Yeah. But the S could be an average of a group of cards. For more details, please see: https://github.com/open-spaced-repetition/heterogeneous-memory-research

[Expertium]

@L-M-Sherlock @fasiha I'm just reminding you in case you were busy and forgot about this issue.

[Expertium]

@fasiha me and LMSherlock are reworking RMSE and I just wanted to ask whether you still want to participate in the benchmark.

[fasiha]

@Expertium thanks for reaching out!

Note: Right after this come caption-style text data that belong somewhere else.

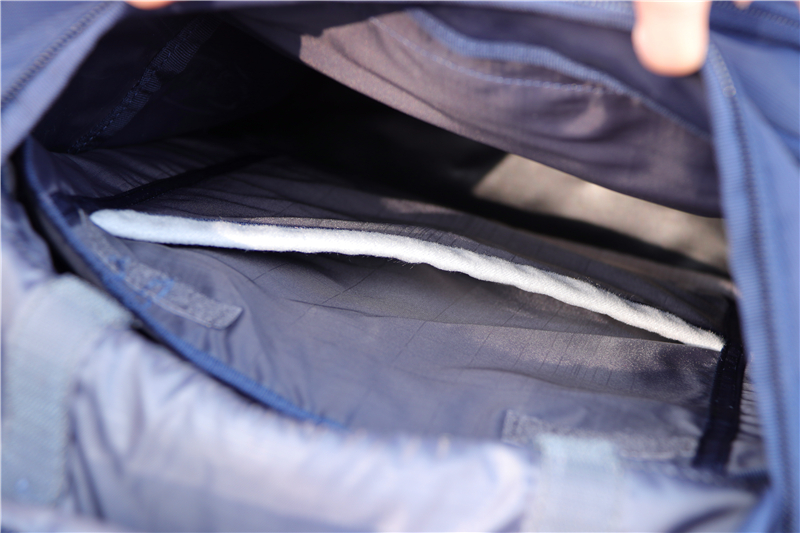 储物空间多的背包,收纳空间多的背包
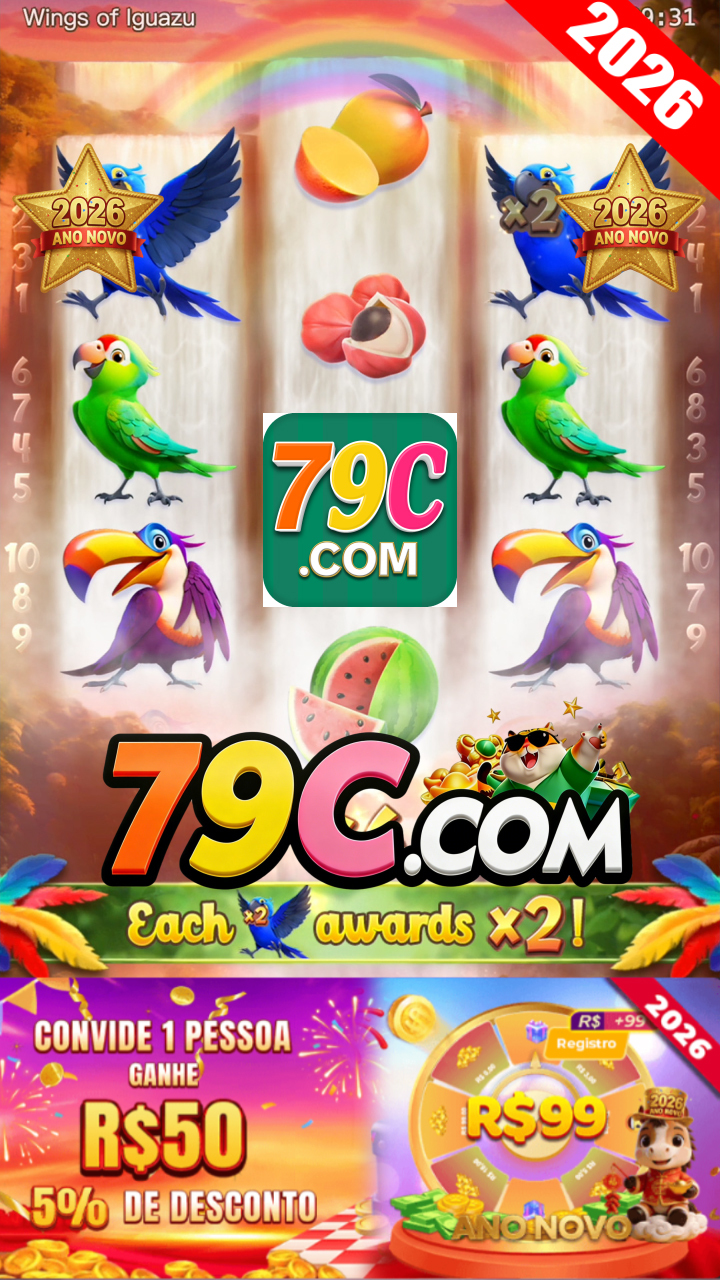 777bet slots 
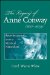 The Legacy of Anne Conway (1631-1679): Reverberations from a Mystical Naturalism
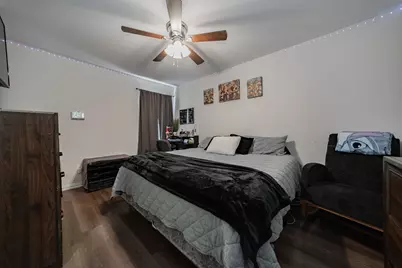 4711 Bourland Street, Greenville, TX 75401 - Photo 16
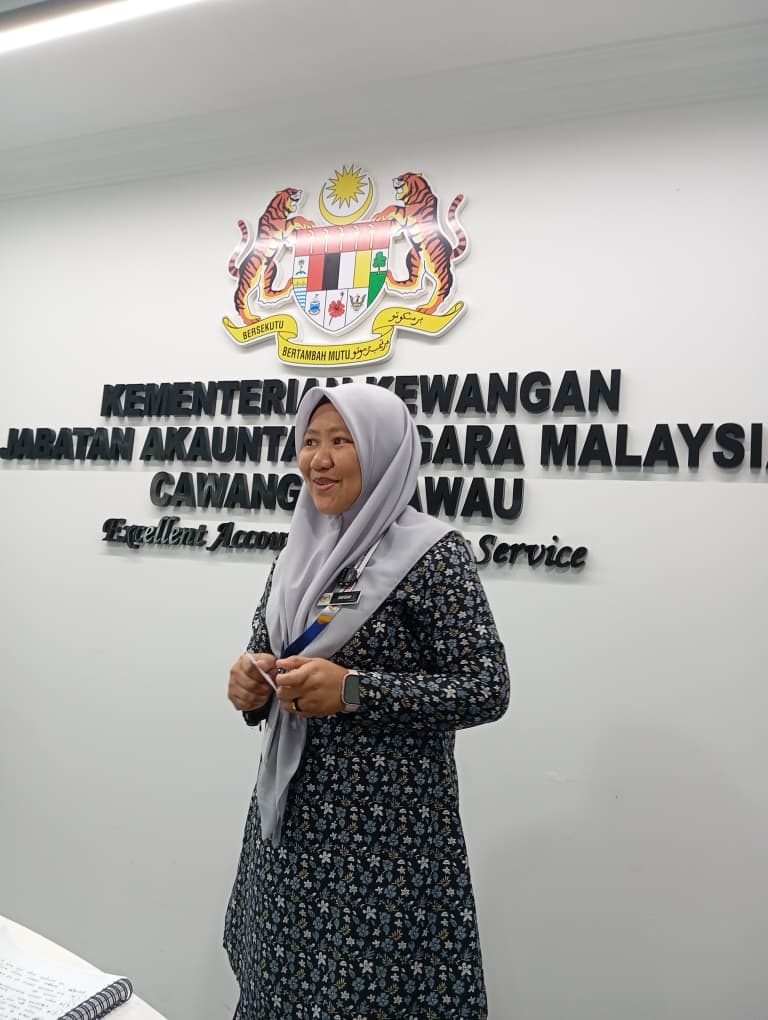 WhatsApp Image 2026-02-16 at 7.12.24 PM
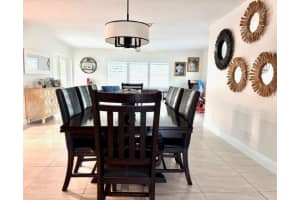 5821 13th Street, Plantation, FL 33317 - MLS#B26026289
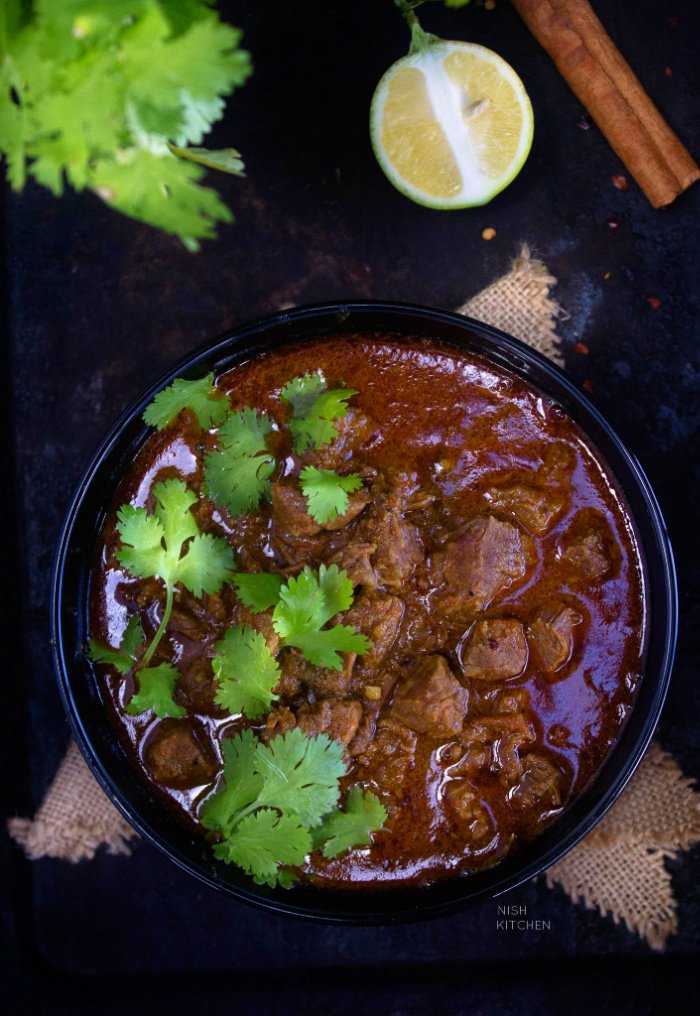 Instapot Recipes - cover
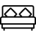 Tủ kệ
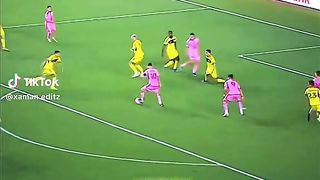 #sports #fifa #goal #messi #neymar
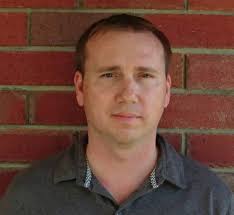 2020 RADAR Abstract Book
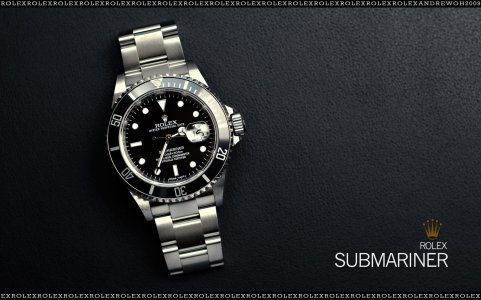 sub wallpaper 1920-4.jpg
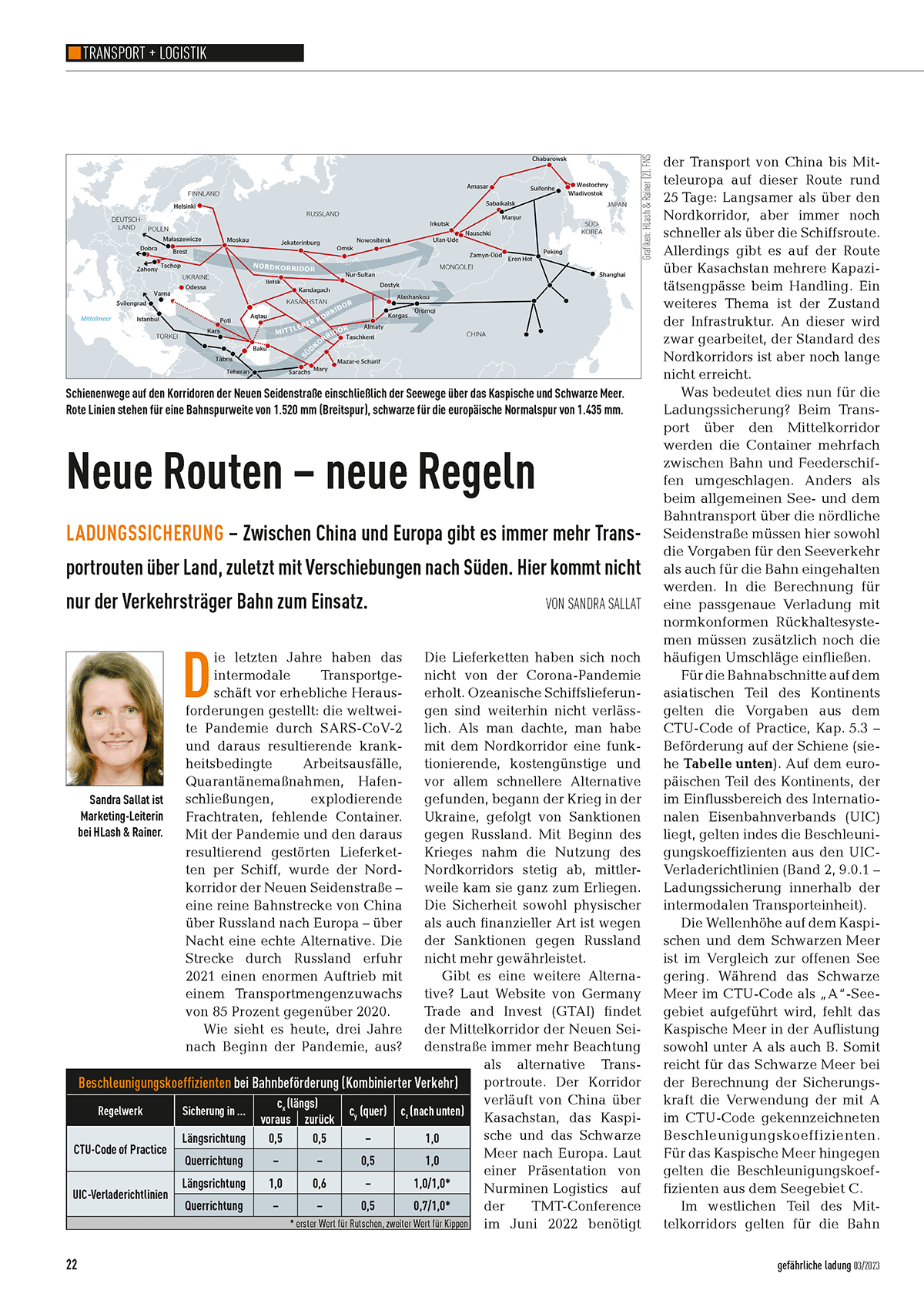gela-2023-03_Neue_Routen_Neue_Regeln_Seite_1
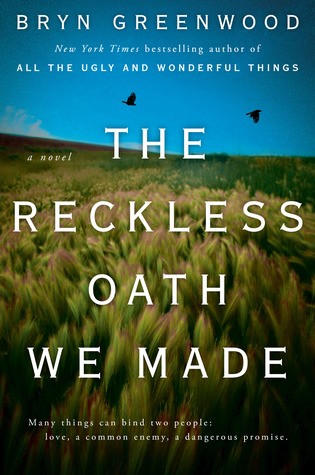 paperback edition cover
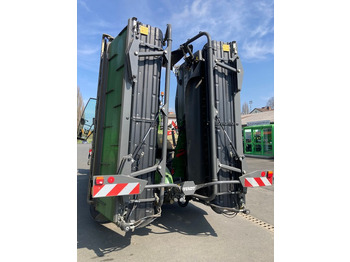 : nuotrauka antraštėje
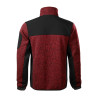 Malfini Softshell kurtka męska Casual 550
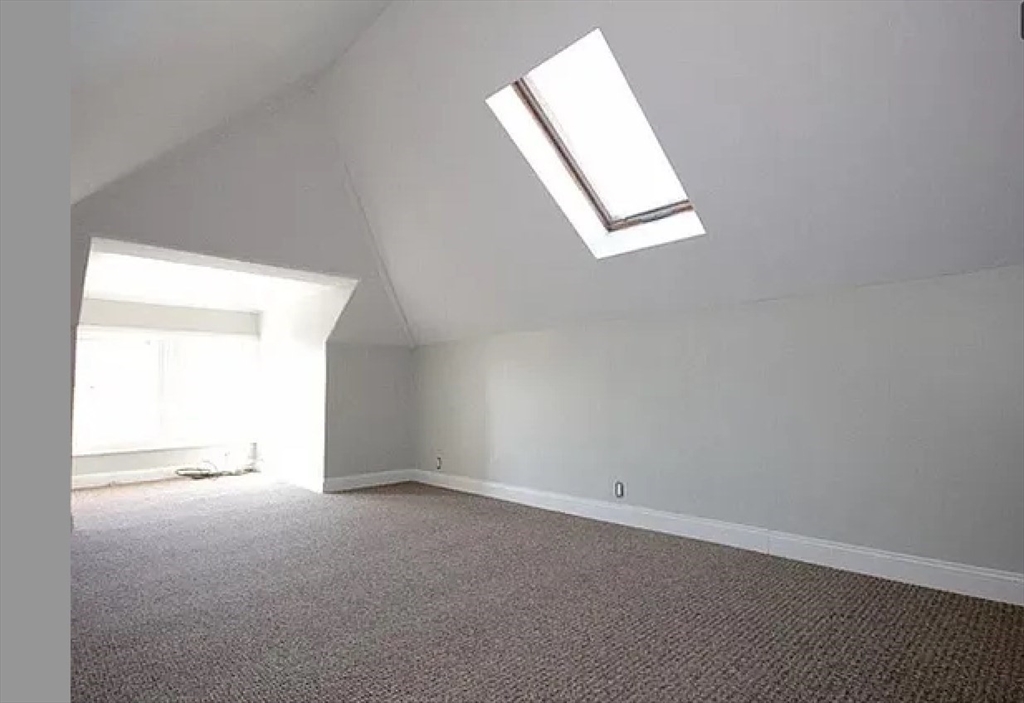 25 Mendum St. # 2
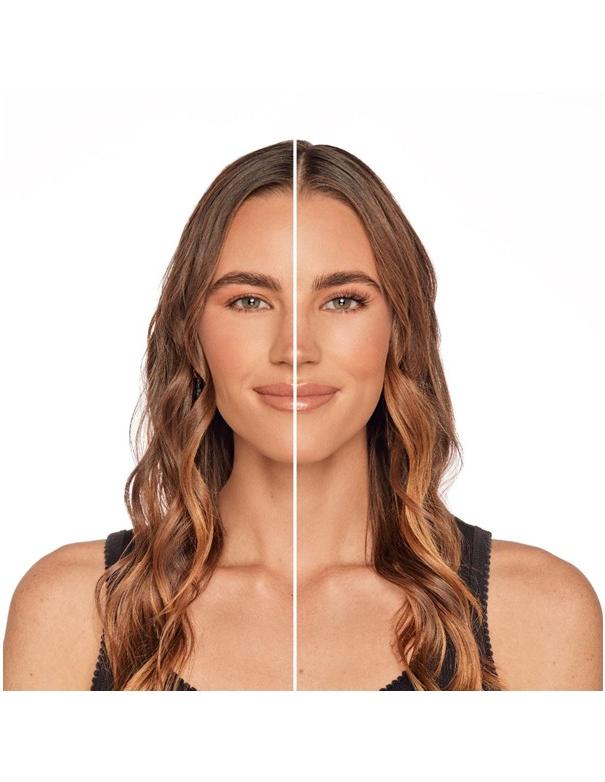 Ardell Seamless Underlash Extensions Naked Kit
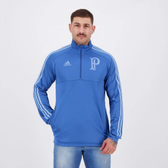 Imagem da oferta Moletom Adidas Palmeiras Treino 2018 Tam P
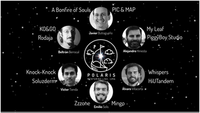 Proyecto Polaris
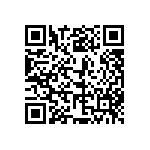 861-83-036-10-001101 QRCode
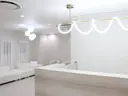 Belle京橋店 大住のプロフィール画像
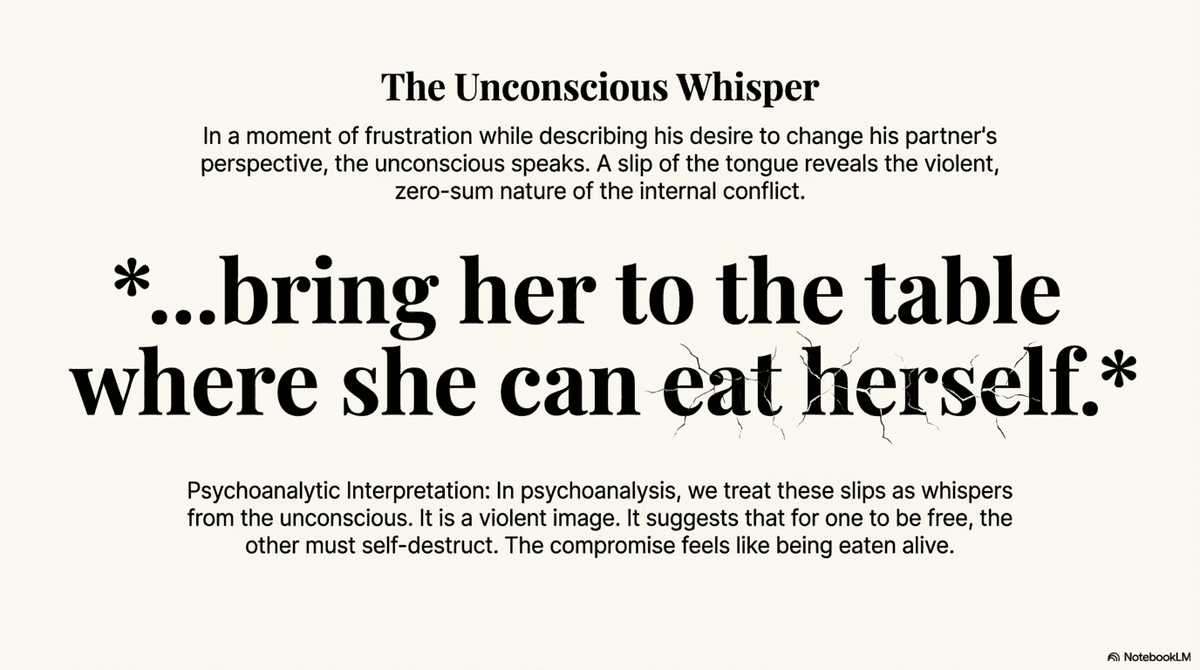 Flow State Breakthrough - Slide 6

I'm happy to help in any way I can. I'm still experimenting with different versions of Ebisu—the latest fasiha/ebisu#66 combines Ebisu v2 in a couple of different ways to achieve accuracy that seems as good as if not better than prior versions, while fixing a key problem. Would you be interested in benchmarking that? If so, let me know, I can provide you with a simple Python module that implements it.

I'm sorry that I haven't made time to properly digest the explanations given above about how the benchmark works 😔 but again I'm happy to provide code that implements the standard Ebisu API functions predictRecall and updateRecall and let you do your thing.

[Expertium]

Well, I'm not the code expert here, that's LMSherlock.